Quant au scandale dans le secteur des soins de santé, M. Van Lierde estime qu’il est trop tôt pour tirer des conclusions majeures. Il estime que les opérateurs qui rognent sur les coûts seront probablement confrontés à une réglementation plus stricte à l’avenir.
Mais n’oublions pas qu’en raison du vieillissement de la population, il y aura un besoin croissant de nouvelles infrastructures de soins, ce qui constitue un catalyseur à long terme pour ce marché. La correction de certaines valeurs immobilières depuis le début de cette année semble donc plutôt saine après une brillante année 2021. Une nouvelle progression de ces SIR pourrait créer des opportunités d’achat à court terme. Il est aujourd’hui plus important que jamais d’avoir une diversification suffisante entre les différents sous-secteurs de l’immobilier (résidentiel, commerces, bureaux, logistique, etc.), combinée à une bonne gestion des risques», conclut-il.
Durabilité
Pascale Nachtergaele, gestionnaire du Nagelmackers European Real Estate Fund, estime que l’immobilier reste intéressant compte tenu de la faiblesse des taux d’intérêt. Sa préférence va toujours à l’immobilier logistique, mais elle voit aussi du potentiel dans d’autres segments. C’est ce qui ressort d’une récente interview.

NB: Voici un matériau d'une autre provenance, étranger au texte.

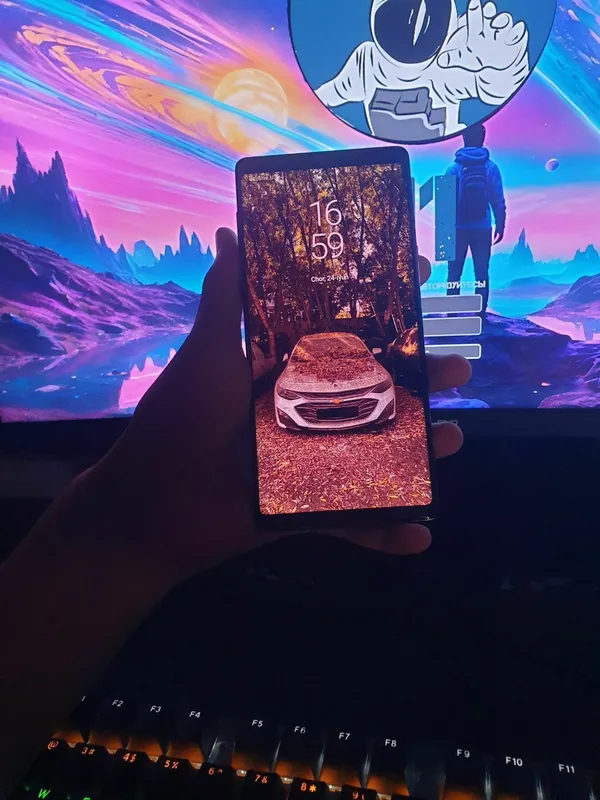 Samsung note 9 igravoy 512gb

L’immobilier européen s’est moins bien comporté que les actions mondiales en 2021, mais selon Nachtergaele, il existe un écart important entre les différents segments immobiliers. L’entreposage et la logistique se sont très bien comportés, tout comme l’immobilier de santé, tandis que l’immobilier résidentiel a enregistré une performance négative. Et comme les taux d’intérêt ont été très volatils, le secteur de l’immobilier s’est également comporté de manière volatile en 2021›.
Cependant, elle reste positive pour l’immobilier européen en 2022. Il est toujours opportun de diversifier une partie du portefeuille dans l’immobilier. Après tout, nous ne nous attendons pas à une forte hausse du taux de base allemand, qui est toujours négatif. En outre, le rendement du dividende de 3,4 % en moyenne reste attrayant. L’important tampon entre le dividende moyen et les taux d’intérêt à long terme sera un facteur de soutien. Et en ce qui concerne la croissance économique, nous n’envisageons pas un «scénario faible». Enfin, Mme. Nachtergaele souligne que la durabilité va gagner en importance. La demande de biens immobiliers durables ne fera qu’augmenter. Il y a beaucoup d’opportunités dans ce domaine.